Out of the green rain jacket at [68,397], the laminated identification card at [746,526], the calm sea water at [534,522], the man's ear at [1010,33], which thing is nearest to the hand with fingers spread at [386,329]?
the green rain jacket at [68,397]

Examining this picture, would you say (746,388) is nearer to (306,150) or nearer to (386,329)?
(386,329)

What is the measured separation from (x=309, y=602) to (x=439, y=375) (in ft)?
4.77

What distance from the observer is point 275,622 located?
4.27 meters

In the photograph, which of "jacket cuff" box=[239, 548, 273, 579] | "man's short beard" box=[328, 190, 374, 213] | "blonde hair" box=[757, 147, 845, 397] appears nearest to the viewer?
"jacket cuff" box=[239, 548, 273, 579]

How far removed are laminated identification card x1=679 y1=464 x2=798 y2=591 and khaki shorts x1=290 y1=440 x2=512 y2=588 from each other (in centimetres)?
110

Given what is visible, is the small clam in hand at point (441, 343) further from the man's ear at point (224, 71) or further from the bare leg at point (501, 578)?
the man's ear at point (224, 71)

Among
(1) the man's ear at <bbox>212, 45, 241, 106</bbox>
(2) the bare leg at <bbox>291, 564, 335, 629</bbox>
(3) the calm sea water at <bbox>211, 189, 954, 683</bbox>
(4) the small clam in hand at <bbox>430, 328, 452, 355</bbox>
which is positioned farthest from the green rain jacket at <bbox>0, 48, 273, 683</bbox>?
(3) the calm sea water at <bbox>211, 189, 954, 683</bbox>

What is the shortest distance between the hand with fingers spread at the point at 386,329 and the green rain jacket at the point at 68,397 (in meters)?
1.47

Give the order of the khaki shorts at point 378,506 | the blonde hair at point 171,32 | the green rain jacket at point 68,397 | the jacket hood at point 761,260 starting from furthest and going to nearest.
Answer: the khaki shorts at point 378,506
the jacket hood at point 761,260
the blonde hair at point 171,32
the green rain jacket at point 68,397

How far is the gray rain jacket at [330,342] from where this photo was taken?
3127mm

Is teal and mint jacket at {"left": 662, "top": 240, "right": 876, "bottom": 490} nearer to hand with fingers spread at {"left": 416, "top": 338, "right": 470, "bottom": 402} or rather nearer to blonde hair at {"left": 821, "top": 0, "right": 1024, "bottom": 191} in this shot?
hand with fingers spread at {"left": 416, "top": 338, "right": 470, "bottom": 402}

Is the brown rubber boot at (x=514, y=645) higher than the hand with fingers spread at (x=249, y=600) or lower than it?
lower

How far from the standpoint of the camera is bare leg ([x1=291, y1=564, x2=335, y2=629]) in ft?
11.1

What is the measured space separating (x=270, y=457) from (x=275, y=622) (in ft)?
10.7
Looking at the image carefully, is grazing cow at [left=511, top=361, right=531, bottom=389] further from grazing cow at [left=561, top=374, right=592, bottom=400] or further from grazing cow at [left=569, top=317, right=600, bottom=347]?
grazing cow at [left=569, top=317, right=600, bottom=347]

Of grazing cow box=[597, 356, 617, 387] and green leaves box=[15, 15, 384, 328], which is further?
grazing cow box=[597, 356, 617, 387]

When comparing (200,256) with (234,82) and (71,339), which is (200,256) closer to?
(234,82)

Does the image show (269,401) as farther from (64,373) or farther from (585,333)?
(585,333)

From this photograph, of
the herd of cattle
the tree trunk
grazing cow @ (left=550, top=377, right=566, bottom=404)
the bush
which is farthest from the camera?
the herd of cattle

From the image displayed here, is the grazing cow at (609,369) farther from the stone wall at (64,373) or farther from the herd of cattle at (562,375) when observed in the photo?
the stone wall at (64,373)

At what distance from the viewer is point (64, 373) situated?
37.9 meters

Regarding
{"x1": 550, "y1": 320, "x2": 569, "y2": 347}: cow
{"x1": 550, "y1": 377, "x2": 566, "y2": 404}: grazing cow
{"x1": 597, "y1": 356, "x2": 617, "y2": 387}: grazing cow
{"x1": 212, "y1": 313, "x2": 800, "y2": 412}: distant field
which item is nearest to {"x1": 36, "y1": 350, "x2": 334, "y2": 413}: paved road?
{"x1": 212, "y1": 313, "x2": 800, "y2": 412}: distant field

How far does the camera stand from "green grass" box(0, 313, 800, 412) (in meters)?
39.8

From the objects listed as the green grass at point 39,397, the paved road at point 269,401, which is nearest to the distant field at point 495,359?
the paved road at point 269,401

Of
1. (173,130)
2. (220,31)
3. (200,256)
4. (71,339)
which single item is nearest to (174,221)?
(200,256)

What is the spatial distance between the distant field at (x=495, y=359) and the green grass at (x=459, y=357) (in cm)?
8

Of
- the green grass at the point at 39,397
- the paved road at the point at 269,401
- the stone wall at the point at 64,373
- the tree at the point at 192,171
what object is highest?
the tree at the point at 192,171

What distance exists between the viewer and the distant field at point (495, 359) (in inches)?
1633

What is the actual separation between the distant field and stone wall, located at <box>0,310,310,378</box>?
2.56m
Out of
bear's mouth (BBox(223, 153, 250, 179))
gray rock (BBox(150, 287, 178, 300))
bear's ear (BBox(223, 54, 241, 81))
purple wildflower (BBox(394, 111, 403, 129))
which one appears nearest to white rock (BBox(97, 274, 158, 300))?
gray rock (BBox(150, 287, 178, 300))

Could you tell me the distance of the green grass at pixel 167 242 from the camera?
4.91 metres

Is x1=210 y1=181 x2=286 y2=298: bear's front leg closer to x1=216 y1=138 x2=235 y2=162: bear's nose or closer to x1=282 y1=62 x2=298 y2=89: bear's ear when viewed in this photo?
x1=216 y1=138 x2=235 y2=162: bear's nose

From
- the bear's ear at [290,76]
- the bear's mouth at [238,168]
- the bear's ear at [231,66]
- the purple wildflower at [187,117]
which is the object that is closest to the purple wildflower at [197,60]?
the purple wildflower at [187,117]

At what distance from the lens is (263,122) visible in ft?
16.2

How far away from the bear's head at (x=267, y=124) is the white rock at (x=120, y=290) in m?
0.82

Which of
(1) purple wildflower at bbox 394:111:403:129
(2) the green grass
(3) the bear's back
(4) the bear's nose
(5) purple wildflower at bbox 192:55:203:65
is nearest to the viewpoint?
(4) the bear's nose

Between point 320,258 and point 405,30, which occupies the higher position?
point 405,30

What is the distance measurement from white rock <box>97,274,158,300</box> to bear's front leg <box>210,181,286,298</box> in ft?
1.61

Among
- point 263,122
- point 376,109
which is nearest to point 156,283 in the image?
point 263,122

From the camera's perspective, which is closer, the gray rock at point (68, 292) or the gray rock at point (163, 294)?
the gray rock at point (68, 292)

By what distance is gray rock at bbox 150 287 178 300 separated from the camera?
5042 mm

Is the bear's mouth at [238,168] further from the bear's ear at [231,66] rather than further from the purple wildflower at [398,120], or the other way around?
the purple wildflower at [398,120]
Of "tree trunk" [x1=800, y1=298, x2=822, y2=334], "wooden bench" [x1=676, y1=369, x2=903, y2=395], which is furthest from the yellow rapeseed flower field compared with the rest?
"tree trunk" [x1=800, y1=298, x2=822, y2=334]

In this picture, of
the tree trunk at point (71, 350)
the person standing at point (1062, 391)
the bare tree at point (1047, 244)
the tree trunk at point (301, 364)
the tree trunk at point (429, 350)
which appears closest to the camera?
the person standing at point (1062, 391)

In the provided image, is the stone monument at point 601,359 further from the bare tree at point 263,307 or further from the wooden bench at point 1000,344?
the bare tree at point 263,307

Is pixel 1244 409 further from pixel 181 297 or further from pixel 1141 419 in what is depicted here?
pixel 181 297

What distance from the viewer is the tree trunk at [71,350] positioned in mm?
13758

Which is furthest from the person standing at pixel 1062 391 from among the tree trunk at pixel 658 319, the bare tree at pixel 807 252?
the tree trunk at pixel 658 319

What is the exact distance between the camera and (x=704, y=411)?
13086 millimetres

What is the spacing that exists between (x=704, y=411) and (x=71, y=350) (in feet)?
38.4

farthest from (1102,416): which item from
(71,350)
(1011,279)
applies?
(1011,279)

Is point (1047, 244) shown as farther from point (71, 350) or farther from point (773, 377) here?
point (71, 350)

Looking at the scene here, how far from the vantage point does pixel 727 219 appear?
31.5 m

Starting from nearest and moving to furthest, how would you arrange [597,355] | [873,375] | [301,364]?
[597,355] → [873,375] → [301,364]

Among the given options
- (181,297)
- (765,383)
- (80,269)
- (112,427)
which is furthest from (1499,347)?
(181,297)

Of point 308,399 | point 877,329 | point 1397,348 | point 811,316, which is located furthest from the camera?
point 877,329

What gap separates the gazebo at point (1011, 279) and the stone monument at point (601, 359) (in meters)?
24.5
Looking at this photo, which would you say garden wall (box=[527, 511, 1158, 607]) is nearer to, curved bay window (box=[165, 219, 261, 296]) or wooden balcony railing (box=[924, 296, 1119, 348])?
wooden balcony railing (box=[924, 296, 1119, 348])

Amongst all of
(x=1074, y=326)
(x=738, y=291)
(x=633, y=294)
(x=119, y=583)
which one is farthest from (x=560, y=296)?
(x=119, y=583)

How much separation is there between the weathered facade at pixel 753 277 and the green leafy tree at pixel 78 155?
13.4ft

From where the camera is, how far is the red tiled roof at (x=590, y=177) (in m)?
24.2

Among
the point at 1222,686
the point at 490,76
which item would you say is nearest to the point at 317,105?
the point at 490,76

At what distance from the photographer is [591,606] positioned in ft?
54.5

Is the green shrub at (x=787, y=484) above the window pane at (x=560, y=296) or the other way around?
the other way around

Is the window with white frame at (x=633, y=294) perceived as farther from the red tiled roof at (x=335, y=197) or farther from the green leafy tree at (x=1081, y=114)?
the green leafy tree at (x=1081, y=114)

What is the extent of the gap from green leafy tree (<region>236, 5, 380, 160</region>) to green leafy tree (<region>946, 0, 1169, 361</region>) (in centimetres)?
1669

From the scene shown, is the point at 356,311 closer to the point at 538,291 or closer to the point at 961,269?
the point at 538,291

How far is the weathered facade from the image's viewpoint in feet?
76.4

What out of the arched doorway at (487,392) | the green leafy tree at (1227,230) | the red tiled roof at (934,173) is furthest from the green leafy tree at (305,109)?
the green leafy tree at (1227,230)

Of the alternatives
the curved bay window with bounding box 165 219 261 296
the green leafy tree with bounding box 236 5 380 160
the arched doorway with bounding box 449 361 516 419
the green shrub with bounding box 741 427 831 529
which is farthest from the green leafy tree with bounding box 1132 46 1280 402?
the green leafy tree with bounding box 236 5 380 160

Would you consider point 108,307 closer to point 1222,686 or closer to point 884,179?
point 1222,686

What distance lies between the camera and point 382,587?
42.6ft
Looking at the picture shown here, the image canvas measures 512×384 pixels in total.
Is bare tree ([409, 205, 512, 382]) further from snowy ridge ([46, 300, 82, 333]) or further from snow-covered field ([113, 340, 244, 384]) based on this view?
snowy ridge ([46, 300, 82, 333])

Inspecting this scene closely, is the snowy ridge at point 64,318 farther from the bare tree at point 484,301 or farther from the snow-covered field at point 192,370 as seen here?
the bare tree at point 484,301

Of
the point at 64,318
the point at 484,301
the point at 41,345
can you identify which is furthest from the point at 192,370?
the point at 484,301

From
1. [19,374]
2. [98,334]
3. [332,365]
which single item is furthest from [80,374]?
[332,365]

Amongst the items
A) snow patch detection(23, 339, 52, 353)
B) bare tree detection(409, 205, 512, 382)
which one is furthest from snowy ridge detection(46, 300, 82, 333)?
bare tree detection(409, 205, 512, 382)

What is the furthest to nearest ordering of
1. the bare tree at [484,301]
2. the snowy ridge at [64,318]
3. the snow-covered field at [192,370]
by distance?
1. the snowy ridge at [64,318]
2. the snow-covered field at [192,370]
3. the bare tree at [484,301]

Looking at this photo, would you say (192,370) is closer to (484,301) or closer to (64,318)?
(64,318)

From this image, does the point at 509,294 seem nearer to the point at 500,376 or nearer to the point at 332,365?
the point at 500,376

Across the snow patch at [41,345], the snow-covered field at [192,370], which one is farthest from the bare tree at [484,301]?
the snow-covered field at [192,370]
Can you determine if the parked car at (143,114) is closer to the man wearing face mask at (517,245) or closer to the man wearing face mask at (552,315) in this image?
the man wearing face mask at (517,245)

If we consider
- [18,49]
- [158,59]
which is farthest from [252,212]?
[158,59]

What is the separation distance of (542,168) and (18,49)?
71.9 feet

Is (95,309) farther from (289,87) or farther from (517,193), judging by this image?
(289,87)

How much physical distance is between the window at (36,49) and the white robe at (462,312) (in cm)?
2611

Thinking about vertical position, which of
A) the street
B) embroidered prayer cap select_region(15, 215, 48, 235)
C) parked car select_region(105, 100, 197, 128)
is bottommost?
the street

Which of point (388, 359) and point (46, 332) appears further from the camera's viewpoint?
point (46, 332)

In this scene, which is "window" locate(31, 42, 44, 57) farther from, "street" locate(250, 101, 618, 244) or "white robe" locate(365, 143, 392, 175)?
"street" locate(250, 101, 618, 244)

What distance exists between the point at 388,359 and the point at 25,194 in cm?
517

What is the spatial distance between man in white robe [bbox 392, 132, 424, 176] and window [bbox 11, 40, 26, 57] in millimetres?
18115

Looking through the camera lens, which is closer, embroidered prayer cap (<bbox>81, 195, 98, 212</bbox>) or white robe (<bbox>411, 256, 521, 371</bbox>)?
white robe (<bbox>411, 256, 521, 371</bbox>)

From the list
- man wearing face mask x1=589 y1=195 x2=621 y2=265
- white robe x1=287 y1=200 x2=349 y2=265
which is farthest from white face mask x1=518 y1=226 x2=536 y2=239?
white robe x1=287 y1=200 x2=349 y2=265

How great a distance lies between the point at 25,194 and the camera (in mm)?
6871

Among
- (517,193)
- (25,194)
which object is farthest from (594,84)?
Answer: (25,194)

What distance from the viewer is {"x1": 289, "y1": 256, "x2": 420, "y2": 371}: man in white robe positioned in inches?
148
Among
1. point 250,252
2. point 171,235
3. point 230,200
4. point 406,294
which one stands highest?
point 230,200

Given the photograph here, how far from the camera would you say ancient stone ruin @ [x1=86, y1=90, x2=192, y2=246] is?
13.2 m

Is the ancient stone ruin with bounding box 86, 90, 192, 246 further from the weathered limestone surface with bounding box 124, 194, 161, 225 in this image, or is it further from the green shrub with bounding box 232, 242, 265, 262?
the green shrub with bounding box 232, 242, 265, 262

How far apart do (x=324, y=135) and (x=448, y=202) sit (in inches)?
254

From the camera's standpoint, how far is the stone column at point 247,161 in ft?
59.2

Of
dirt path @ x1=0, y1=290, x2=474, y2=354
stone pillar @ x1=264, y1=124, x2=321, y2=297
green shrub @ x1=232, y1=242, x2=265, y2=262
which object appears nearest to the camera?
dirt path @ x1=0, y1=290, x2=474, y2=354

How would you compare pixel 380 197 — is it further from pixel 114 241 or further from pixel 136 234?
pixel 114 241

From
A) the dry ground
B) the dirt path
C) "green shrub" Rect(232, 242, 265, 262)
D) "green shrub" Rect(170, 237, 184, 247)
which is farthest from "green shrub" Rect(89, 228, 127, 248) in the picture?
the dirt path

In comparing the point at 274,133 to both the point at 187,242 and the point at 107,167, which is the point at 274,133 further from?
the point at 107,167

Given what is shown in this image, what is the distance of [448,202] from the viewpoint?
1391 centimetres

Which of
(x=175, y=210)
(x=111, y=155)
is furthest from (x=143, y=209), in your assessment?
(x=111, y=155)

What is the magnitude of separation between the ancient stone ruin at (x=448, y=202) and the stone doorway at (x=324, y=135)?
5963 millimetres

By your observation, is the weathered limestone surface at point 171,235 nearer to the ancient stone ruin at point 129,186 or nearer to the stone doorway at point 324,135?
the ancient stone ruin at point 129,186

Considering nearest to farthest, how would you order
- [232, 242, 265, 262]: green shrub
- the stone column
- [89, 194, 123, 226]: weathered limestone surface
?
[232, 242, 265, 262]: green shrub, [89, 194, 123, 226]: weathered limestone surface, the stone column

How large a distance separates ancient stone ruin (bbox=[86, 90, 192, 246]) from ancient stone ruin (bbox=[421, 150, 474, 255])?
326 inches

★ ★ ★

> _Task objective_:
Starting with the line that contains "How large a" and going on through the last line, swap "ancient" for "old" and write those lines out again with nothing else changed.

> _Response to this task_:
How large a distance separates old stone ruin (bbox=[86, 90, 192, 246]) from old stone ruin (bbox=[421, 150, 474, 255])?
326 inches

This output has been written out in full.